She had been away for seven months with her husband to work
as a migrant labourer in Maharashtra and had returned barely
15 days back. All she can put her finger to is a tiff she had
with Jiwan Lal’s wife but she says she was quite friendly
with Purnima, Jiwan Lal’s daughter.

It was Purnima who had fainted two days after her own marriage.
In her unconsciousness, she reportedly named Shivwati as being
the cause of her ‘‘ailment’’, triggering the story of witch-hunt
and vendetta. The villagers forced Vinod to shell out Rs 2,000
for the village baiga (the witch doctor) Lussu Ram for treating

‘‘We had returned from Maharashtra and had a saving of Rs 5,000. Perhaps someone was eyeing our cash. A day before Shivwati was dragged to the village chowki, I was told to pay Rs 2,000 to the village baiga,’’ Vinod says.
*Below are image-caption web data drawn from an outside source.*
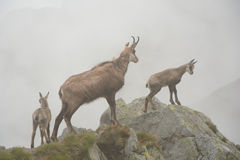 Three chamois in fog in Tatra mountains Stock Photos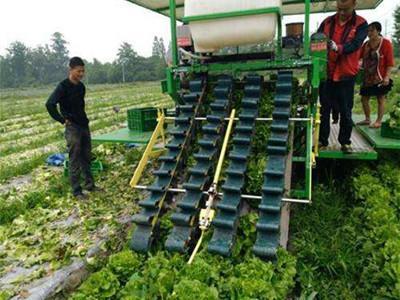 生菜生产实现机械化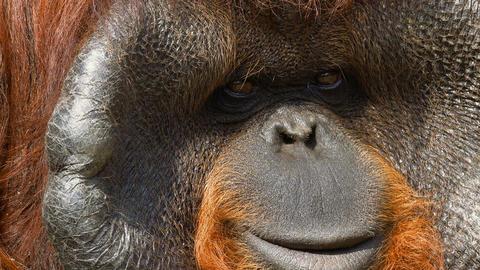 Portrait of an adult male orangutan Live Action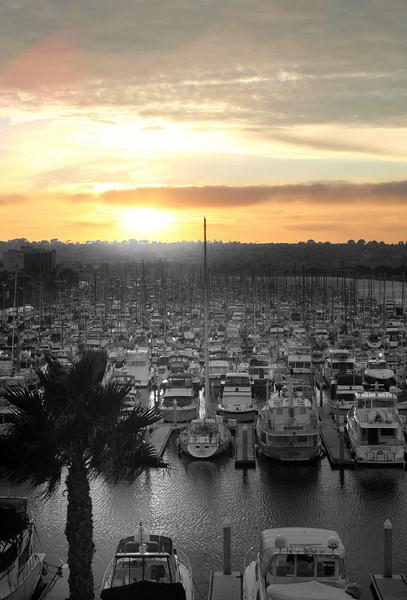 Harbor Island, Sunrise over Marina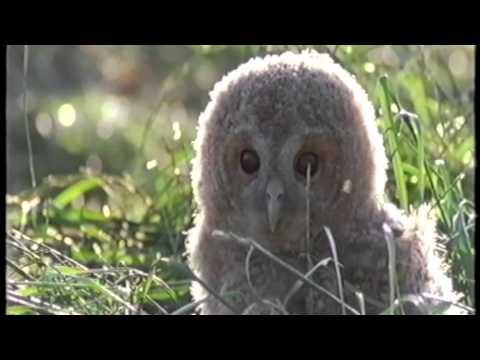 Five Owl Farm film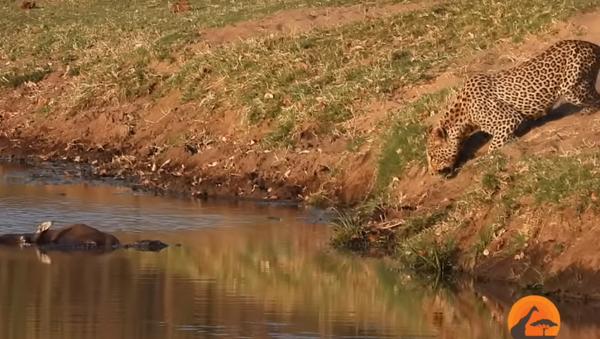 Immortalata in un video la lotta tra un leopardo e un coccodrillo per il cibo - Sputnik Italia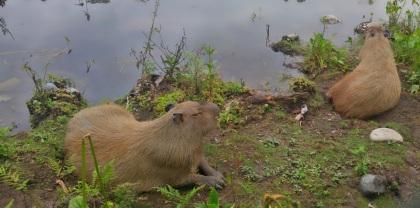 Capibara.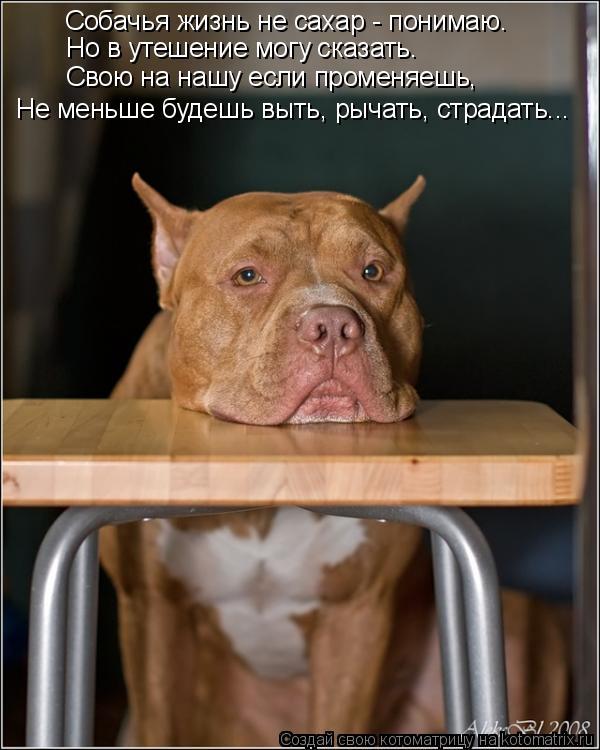 Котоматрица: Собачья жизнь не сахар - понимаю. Но в утешение могу сказать. Свою на нашу если променяешь, Не меньше будешь выть, рычать, страдать...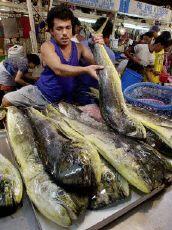 Fish Manila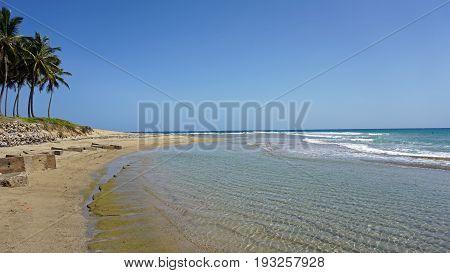 Tropical Hideaway Beach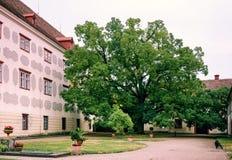 Stort träd i gammal slott royaltyfria bilder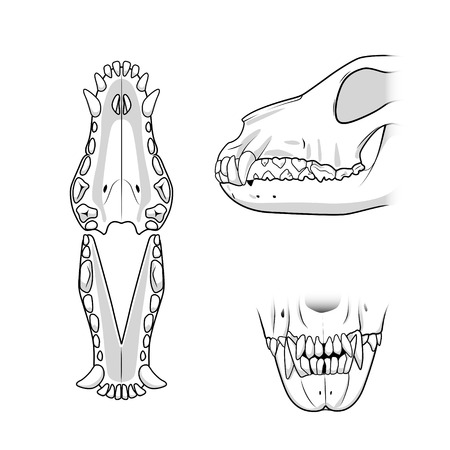 animals x ray: Veterinary educational science vector illustration teeth of the dog. Veterinary medicine educational material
He refuses to return to the village, not because he fears a fresh assault but his faith
in the village is totally shaken. ‘‘How can I live there,
where my own are of no help to me,’’ he asks.

Dinesh Mishra, who heads a Raipur-based NGO working on
superstitions, says: ‘‘We are making efforts to being the
woman back and make the villagers repent for their actions.’’
Another NGO compiling data and tending to tonahi cases claims
superstitions are just an excuse to settle scores with women
of weaker sections.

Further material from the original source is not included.